Collected data
===
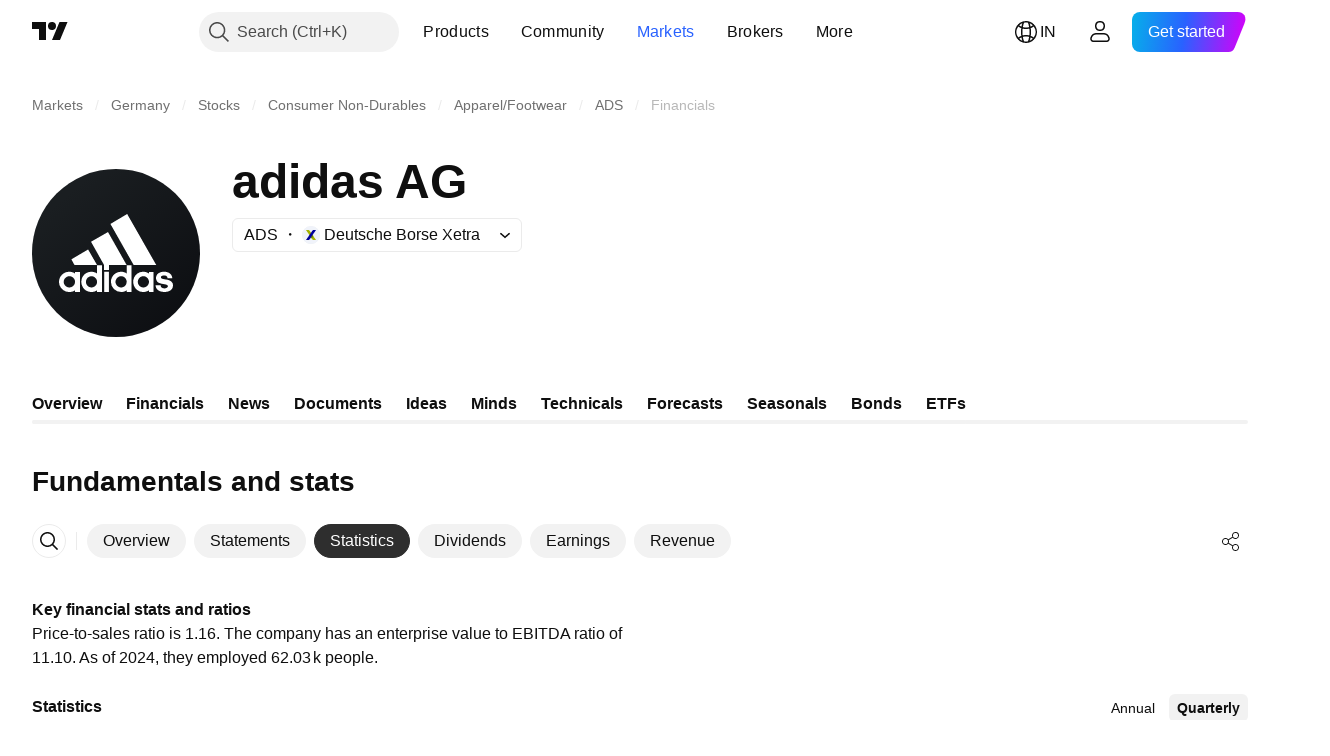

--- FILE ---
content_type: image/svg+xml
request_url: https://s3-symbol-logo.tradingview.com/source/XETR.svg
body_size: 45
content:
<!-- by TradingView --><svg width="18" height="18" viewBox="0 0 18 18" xmlns="http://www.w3.org/2000/svg"><path fill="#F0F3FA" d="M0 0h18v18H0z"/><path d="M11.4 14H14L7.51 4.5C7.3 4.2 6.95 4 6.57 4H4l6.46 9.5c.21.31.57.5.94.5Z" fill="#A5B300"/><path d="m9.81 12.55 1.56-2.4-.82-1.2-1.62 2.3.88 1.3Z" fill="#6B8800"/><path d="M6.6 14H4l6.49-9.5c.21-.31.56-.5.94-.5H14l-6.46 9.5c-.21.31-.57.5-.94.5Z" fill="#009"/></svg>

--- FILE ---
content_type: image/svg+xml
request_url: https://s3-symbol-logo.tradingview.com/adidas--big.svg
body_size: 753
content:
<!-- by TradingView --><svg width="56" height="56" xmlns="http://www.w3.org/2000/svg"><path fill="url(#paint0_linear)" d="M0 0h56v56H0z"/><path d="M44.089 40.989c-1.778 0-2.832-.92-2.912-2.247h1.699c0 .442.242 1.03 1.293 1.067.729 0 1.132-.442 1.132-.774-.08-.515-.729-.552-1.374-.665-.728-.107-1.293-.256-1.699-.439-.565-.296-.89-.923-.89-1.585 0-1.18.973-2.1 2.67-2.1 1.618 0 2.67.847 2.747 2.136H45.14c0-.329-.08-.884-1.051-.884-.648 0-1.052.11-1.132.589 0 .664 1.373.628 2.425.884.97.259 1.618.884 1.618 1.771 0 1.622-1.293 2.247-2.911 2.247zM13.124 30.108l5.58-3.28 2.992 5.197h-7.52" fill="#fff"/><path d="M24.072 34.233V41h1.567v-6.767h-1.567z" fill="#fff"/><path d="M10.564 37.61c0 1.03.906 1.878 1.892 1.878a1.874 1.874 0 001.895-1.878c0-.994-.821-1.878-1.895-1.878-.986 0-1.892.884-1.892 1.878zm1.81 3.39C10.564 41 9 39.488 9 37.61c0-1.878 1.564-3.354 3.374-3.354.742 0 1.402.186 1.977.589v-.515H16V41h-1.649v-.555c-.493.37-1.235.555-1.977.555zM33.905 32.024l-7.762-13.707L31.722 15l9.703 17.024M17.974 37.61c0 1.03.81 1.878 1.86 1.878.969 0 1.861-.848 1.861-1.878 0-.994-.892-1.878-1.86-1.878-1.051 0-1.86.884-1.86 1.878zm1.78 3.39c-1.86 0-3.315-1.512-3.315-3.39 0-1.878 1.455-3.354 3.315-3.354.726 0 1.374.186 1.941.589v-2.762h1.616V41h-1.616v-.555c-.567.37-1.215.555-1.94.555zM19.674 24.25l5.66-3.242 6.227 11.015h-5.905v1.622h-1.615v-1.622M35.272 37.61c0 1.03.81 1.878 1.861 1.878.97 0 1.858-.848 1.858-1.878 0-.994-.888-1.878-1.858-1.878-1.051 0-1.86.884-1.86 1.878zM37.05 41c-1.858 0-3.313-1.512-3.313-3.39 0-1.878 1.455-3.354 3.313-3.354.728 0 1.376.186 1.94.589v-.515h1.539V41H38.99v-.555c-.565.37-1.213.555-1.941.555zM27.839 37.61c0 1.03.89 1.878 1.86 1.878 1.051 0 1.86-.848 1.86-1.878 0-.994-.809-1.878-1.86-1.878-.97 0-1.86.884-1.86 1.878zm3.72-5.527h1.616V41H31.56v-.555c-.487.37-1.135.555-1.86.555a3.399 3.399 0 01-3.396-3.39c0-1.878 1.535-3.354 3.395-3.354.726 0 1.374.186 1.86.589v-2.762z" fill="#fff"/><defs><linearGradient id="paint0_linear" x1="10.418" y1="9.712" x2="68.147" y2="76.017" gradientUnits="userSpaceOnUse"><stop stop-color="#1A1E21"/><stop offset="1" stop-color="#06060A"/></linearGradient></defs></svg>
===
*The problem*
Would you repeat the entries exactly, keeping the images out?

*Answer below*
--- FILE ---
content_type: image/svg+xml
request_url: https://s3-symbol-logo.tradingview.com/source/XETR.svg
body_size: 45
content:
<!-- by TradingView --><svg width="18" height="18" viewBox="0 0 18 18" xmlns="http://www.w3.org/2000/svg"><path fill="#F0F3FA" d="M0 0h18v18H0z"/><path d="M11.4 14H14L7.51 4.5C7.3 4.2 6.95 4 6.57 4H4l6.46 9.5c.21.31.57.5.94.5Z" fill="#A5B300"/><path d="m9.81 12.55 1.56-2.4-.82-1.2-1.62 2.3.88 1.3Z" fill="#6B8800"/><path d="M6.6 14H4l6.49-9.5c.21-.31.56-.5.94-.5H14l-6.46 9.5c-.21.31-.57.5-.94.5Z" fill="#009"/></svg>

--- FILE ---
content_type: image/svg+xml
request_url: https://s3-symbol-logo.tradingview.com/adidas--big.svg
body_size: 753
content:
<!-- by TradingView --><svg width="56" height="56" xmlns="http://www.w3.org/2000/svg"><path fill="url(#paint0_linear)" d="M0 0h56v56H0z"/><path d="M44.089 40.989c-1.778 0-2.832-.92-2.912-2.247h1.699c0 .442.242 1.03 1.293 1.067.729 0 1.132-.442 1.132-.774-.08-.515-.729-.552-1.374-.665-.728-.107-1.293-.256-1.699-.439-.565-.296-.89-.923-.89-1.585 0-1.18.973-2.1 2.67-2.1 1.618 0 2.67.847 2.747 2.136H45.14c0-.329-.08-.884-1.051-.884-.648 0-1.052.11-1.132.589 0 .664 1.373.628 2.425.884.97.259 1.618.884 1.618 1.771 0 1.622-1.293 2.247-2.911 2.247zM13.124 30.108l5.58-3.28 2.992 5.197h-7.52" fill="#fff"/><path d="M24.072 34.233V41h1.567v-6.767h-1.567z" fill="#fff"/><path d="M10.564 37.61c0 1.03.906 1.878 1.892 1.878a1.874 1.874 0 001.895-1.878c0-.994-.821-1.878-1.895-1.878-.986 0-1.892.884-1.892 1.878zm1.81 3.39C10.564 41 9 39.488 9 37.61c0-1.878 1.564-3.354 3.374-3.354.742 0 1.402.186 1.977.589v-.515H16V41h-1.649v-.555c-.493.37-1.235.555-1.977.555zM33.905 32.024l-7.762-13.707L31.722 15l9.703 17.024M17.974 37.61c0 1.03.81 1.878 1.86 1.878.969 0 1.861-.848 1.861-1.878 0-.994-.892-1.878-1.86-1.878-1.051 0-1.86.884-1.86 1.878zm1.78 3.39c-1.86 0-3.315-1.512-3.315-3.39 0-1.878 1.455-3.354 3.315-3.354.726 0 1.374.186 1.941.589v-2.762h1.616V41h-1.616v-.555c-.567.37-1.215.555-1.94.555zM19.674 24.25l5.66-3.242 6.227 11.015h-5.905v1.622h-1.615v-1.622M35.272 37.61c0 1.03.81 1.878 1.861 1.878.97 0 1.858-.848 1.858-1.878 0-.994-.888-1.878-1.858-1.878-1.051 0-1.86.884-1.86 1.878zM37.05 41c-1.858 0-3.313-1.512-3.313-3.39 0-1.878 1.455-3.354 3.313-3.354.728 0 1.376.186 1.94.589v-.515h1.539V41H38.99v-.555c-.565.37-1.213.555-1.941.555zM27.839 37.61c0 1.03.89 1.878 1.86 1.878 1.051 0 1.86-.848 1.86-1.878 0-.994-.809-1.878-1.86-1.878-.97 0-1.86.884-1.86 1.878zm3.72-5.527h1.616V41H31.56v-.555c-.487.37-1.135.555-1.86.555a3.399 3.399 0 01-3.396-3.39c0-1.878 1.535-3.354 3.395-3.354.726 0 1.374.186 1.86.589v-2.762z" fill="#fff"/><defs><linearGradient id="paint0_linear" x1="10.418" y1="9.712" x2="68.147" y2="76.017" gradientUnits="userSpaceOnUse"><stop stop-color="#1A1E21"/><stop offset="1" stop-color="#06060A"/></linearGradient></defs></svg>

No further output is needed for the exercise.